§ **Assigned task**:
Retype every record exactly. Leave the pictures out.

Stored records:
=== Section Start ===

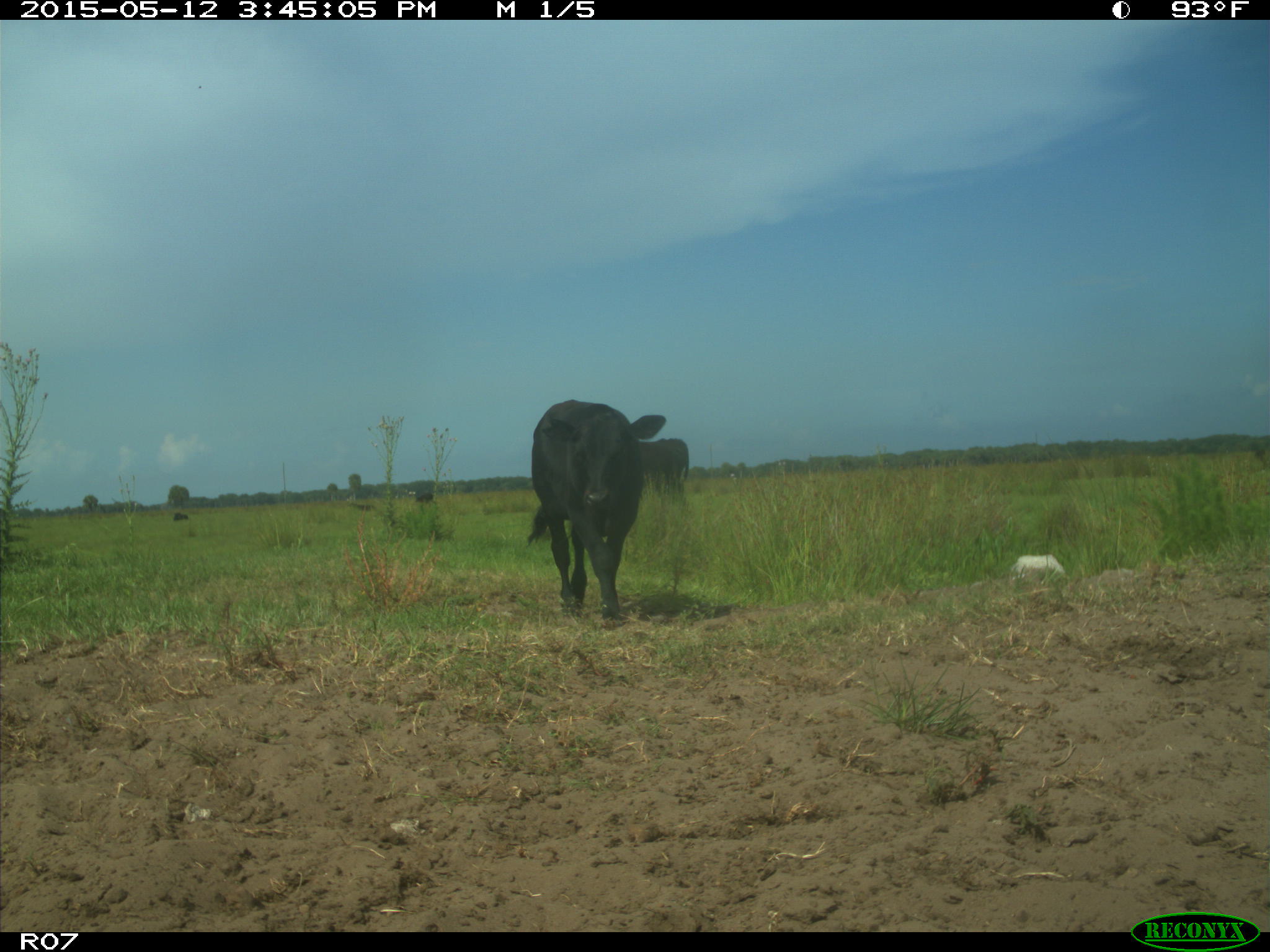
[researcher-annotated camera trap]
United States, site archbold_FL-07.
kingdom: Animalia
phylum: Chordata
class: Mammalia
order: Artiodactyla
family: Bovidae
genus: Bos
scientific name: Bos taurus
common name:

=== Section End ===

§ **Exercise output**:
[researcher-annotated camera trap]
United States, site archbold_FL-07.
kingdom: Animalia
phylum: Chordata
class: Mammalia
order: Artiodactyla
family: Bovidae
genus: Bos
scientific name: Bos taurus
common name:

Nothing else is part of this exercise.